[The forth dimension] along with non-Euclidean Geometry, played a vital role in the development of modern art and theory. […] once the artistic impact of he new geometries is understood, the art and critical literature of the early modern era regain a unity and a level of meaning that has long been lost.
Henderson, 1993, page 230
The fourth dimension during the 19th century was developed by mathematicians and used in literature such as in Abbott’s Flatland when it was just starting to be scientifically relevant:
Sphere. But where is this land of Four Dimensions?
I. I Know not: But doubtless my Teacher Knows.
Abbott, 1884, Chapter 19
In the first three decades of the 20thcentury the fourth dimension was present in almost every major modern movement. Cubists, Futurists, Constructivists, Dadaists and other artistic circles through out the world were investigating new geometries and properties of this concept.
In the 1920’s Einstein Relativity theory almost banished the spatial fourth dimension from the public imagination, replacing it by the temporal fourth dimension. Even so, one more artistic group was still to come and save this idea and non-Euclidean geometry’s presence in the art world, that movement was French Surrealism.
For many artists such as Metzinger, Gleizes, Duchamp, Dada founder Tzara and the surrealists (just to mention a few) non-Euclidean geometry meant new freedom from traditional ways of thinking. The 4th dimension was also a symbol of the liberation for artists until the 1930’s. It was used widely in painting allowing abstract artists to reject the one point perspective system that was used since the Renascence.
Although non-Euclidean geometries have always been strongly connected to the idea of forth dimension, they never achieved the popularity of this pre-Einstein concept which had many other non-geometric features. At first associated with cubist faceted forms and later on with gravity by Duchamp, the fourth dimension was also related to antigravity by Malevich, spirals by the futurists and even the Platonic realm by Synthetic Cubists. Many artists also added motion as an attribute of the fourth dimension (these included Duchamp, Kupka, Boccioni, Malevich and many others).

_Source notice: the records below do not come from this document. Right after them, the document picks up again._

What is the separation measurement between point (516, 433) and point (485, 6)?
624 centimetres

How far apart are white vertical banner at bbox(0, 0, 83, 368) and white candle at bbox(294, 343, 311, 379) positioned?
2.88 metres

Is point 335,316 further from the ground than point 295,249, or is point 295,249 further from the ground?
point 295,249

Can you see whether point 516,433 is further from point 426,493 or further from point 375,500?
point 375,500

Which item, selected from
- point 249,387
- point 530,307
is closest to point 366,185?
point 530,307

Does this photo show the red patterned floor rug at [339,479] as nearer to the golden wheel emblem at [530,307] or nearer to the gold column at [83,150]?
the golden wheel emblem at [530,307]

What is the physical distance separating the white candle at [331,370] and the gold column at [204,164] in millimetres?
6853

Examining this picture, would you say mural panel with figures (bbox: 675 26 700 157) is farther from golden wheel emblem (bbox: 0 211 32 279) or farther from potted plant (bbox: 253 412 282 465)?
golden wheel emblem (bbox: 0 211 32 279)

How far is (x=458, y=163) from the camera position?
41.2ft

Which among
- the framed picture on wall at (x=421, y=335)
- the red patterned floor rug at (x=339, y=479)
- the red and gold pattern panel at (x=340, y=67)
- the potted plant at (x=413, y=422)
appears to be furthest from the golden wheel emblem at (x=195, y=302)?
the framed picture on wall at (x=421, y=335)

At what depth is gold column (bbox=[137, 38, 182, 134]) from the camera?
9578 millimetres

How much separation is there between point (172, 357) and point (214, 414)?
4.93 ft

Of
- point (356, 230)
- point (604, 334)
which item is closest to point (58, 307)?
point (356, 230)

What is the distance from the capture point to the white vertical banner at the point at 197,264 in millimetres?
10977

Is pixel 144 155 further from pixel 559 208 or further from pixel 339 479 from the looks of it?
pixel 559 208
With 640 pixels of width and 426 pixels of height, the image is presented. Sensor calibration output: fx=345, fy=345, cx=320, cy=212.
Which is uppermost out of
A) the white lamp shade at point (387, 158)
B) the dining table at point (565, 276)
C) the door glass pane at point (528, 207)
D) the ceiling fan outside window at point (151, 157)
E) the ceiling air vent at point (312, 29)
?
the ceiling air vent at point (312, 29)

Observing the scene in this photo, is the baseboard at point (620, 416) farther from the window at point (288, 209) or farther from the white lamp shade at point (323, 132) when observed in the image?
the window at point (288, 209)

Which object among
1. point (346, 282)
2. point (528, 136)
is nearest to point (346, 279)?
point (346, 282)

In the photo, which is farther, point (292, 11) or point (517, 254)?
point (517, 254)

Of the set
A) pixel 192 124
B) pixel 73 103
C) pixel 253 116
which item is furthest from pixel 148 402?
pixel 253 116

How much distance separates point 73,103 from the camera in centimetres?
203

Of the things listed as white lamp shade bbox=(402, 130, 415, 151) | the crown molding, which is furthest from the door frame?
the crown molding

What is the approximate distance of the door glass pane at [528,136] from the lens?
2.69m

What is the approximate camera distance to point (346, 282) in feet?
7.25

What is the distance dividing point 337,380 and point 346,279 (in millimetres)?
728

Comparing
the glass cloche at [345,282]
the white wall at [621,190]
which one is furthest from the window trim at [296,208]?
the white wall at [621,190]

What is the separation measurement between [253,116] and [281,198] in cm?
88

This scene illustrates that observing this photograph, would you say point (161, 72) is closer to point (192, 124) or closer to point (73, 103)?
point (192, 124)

According to Lynda Henderson during the 1930’s the fourth dimension was not just limited by the Relativity Theory but also the “increase discouragement of deep space in modern painting” by a formalist art theory. Never the less the Manifeste Dimensioniste was published in Paris 1936. This document was signed by artists from all over the world and from different artistic tendencies, such as: Miró, Hans Arp, Moholy-Nagy, Duchamp, Picabia, Kandinsky, Ben Nicholson, Alexander Calder, Robert Delaunay, etc… A very impressive and extensive list of names approved this attempt to adapt previous viewpoints on the 4th dimension to Einstein’s Space-time.
In the 1940’s the 4th dimension was discussed by Breton, Dali, Dominguez and many other. In a very “surreal” way, time and the “initial 4D concept” were being merged and related to Freud, unconscious, mysticism and attacks on reason.
During the 1950’s and 1960’s very few were still interested in the fourth dimension of space, even amongst surrealists but in the 1970’s some individuals, artists and mathematicians, tried to give visual form to the concept again. A symposium, Hypergraphics: visualizing Complex Relationships in Art, Science and Technology (1978) started the new era of the fourth dimension: computer graphics (Fig.2) and programs were opening new doors to the visual and the mind.